Quell’ottobre in cui era programmato il suo viaggio, Majakovskij viene a sapere che la Jakovleva avrebbe sposato un altro uomo, mentre lui già dall’estate aveva cominciato a corteggiare l’attrice Veronika Polonskaja. 

 

«Volodik! Che splendidi fiori crescono da queste parti! Dei veri tappetini – di tulipani, giacinti e narcisi» (14 aprile 1930). Questa è l’ultima cartolina che Lili, da Amsterdam, spedisce a Majakovskij, lo stesso giorno del suicidio. Lili, lontana, viene raggiunta il giorno dopo da un telegramma con la tragica notizia, e si rammarica profondamente, come ha poi dichiarato, di non essersi trovata lì con lui per poter ostacolare o rimandare il suicidio, come era già successo altre volte. 

 

Cala il sipario e comincia il brusio, serpeggiano le dicerie, si accende l’interesse per i dettagli, emergono documenti. Chi è stata davvero Lili Brik? Musa ispiratrice e donna amata o spia e approfittatrice dei soldi e del successo di Majakovskij? O ognuna di queste cose? Per il potere sovietico Lili Brik ha scalfito l’immagine granitica e stereotipata dell’assertivo poeta della rivoluzione, per il quale, contrariamente a quanto avrebbe fatto comodo credere, l’amore ricopriva una parte importante della sua vita, come scrive esplicitamente in una lettera a Lili: «L’amore è la vita, è la cosa principale. Dall’amore si dispiegano i versi, e le azioni, e tutto il resto. L’amore è il cuore di tutte le cose» (febbraio 1923). Lili Brik è stata senz’altro la donna che Majakovskij ha amato di più. Che lei lo amasse meno, come il poeta stesso sembra insinuare in una lettera in cui scrive «in te non c’è amore per me, in te c’è amore in genere, per tutto» (1-27 febbraio 1923), è un giudizio che solo chi è stato direttamente coinvolto può esprimere con cognizione. Di certo è insensato valutare una storia di amore e amicizia come questa secondo gli standard dell’amore e dell’amicizia tradizionalmente intesi. Colpiscono, però, in quindici anni di corrispondenza e 416 lettere totali, i toni sempre carichi di affetto, di premura, di coinvolgimento nella vita dell’altro/a e mai stizza, rancore, disinteresse, risentimento.
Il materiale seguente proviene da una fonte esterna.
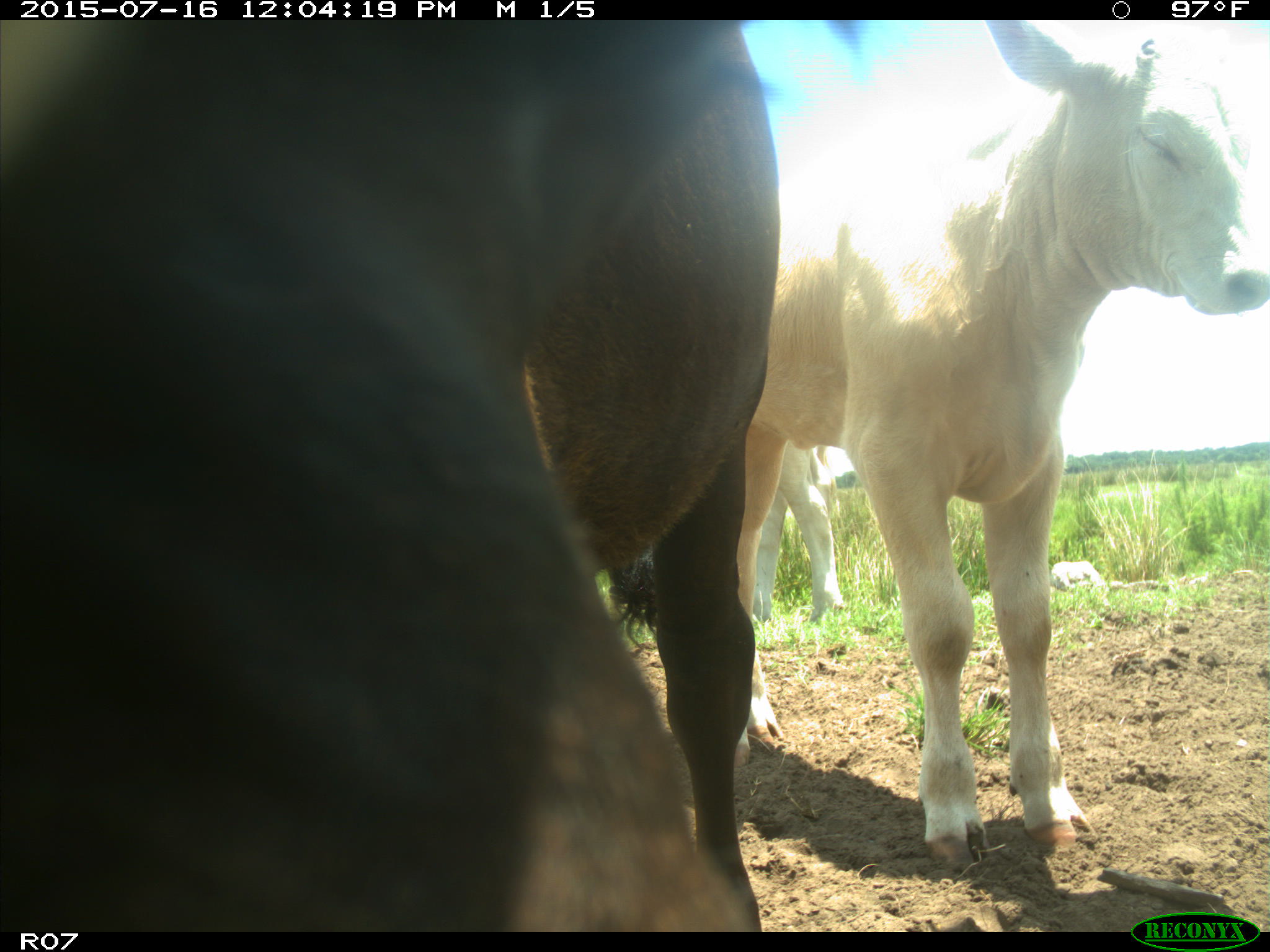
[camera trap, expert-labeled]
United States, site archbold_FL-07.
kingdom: Animalia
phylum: Chordata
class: Mammalia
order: Artiodactyla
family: Bovidae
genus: Bos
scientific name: Bos taurus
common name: domestic cow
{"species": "Bos taurus (domestic cow)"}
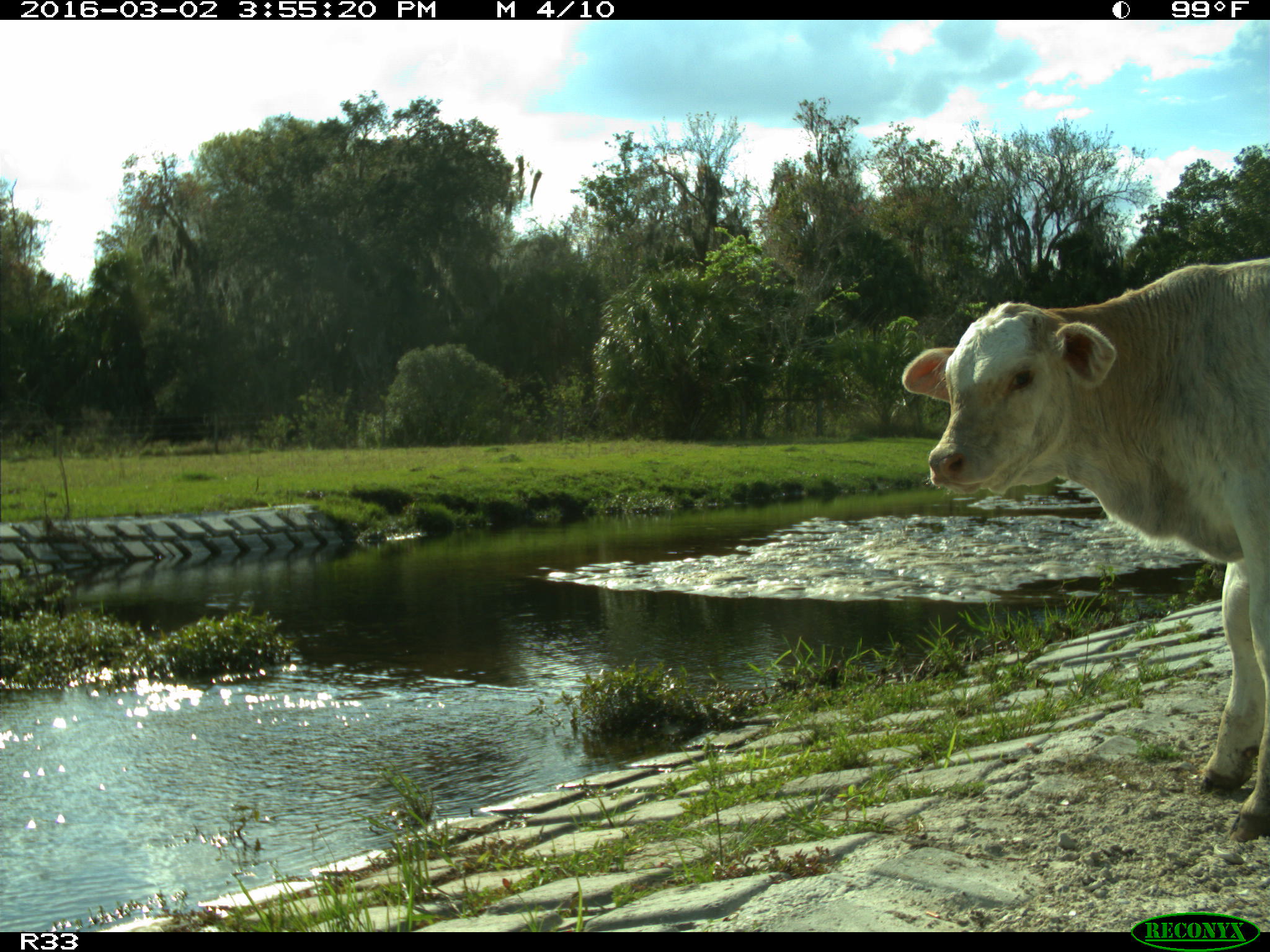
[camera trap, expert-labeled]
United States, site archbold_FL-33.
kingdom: Animalia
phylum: Chordata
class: Mammalia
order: Artiodactyla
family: Bovidae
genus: Bos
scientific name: Bos taurus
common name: domestic cow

Anche quando si insinua la gelosia o il timore della dimenticanza, nessuno è accecato a tal punto da incattivirsi o da rinnegare per ripicca il sentimento esistente. Ma le interpretazioni della storia possono essere diverse. Questa, tracciata attraverso la corrispondenza, è una delle narrazioni possibili. 

 

(La corrispondenza tra Lili Brik e Majakovskij è stata curata da Bengt Jangfeldt, Ljubov’ èto serdce vsego. V.V. Majakovskij i L. Ju. Brik: Perepiska 1915-1930, Kniga, Moskva 1982.

Le traduzioni sono tratte dalla versione italiana: V. Majakovskij, L. Brik, L’amore è il cuore di tutte le cose, Neri Pozza, Vicenza 2005.)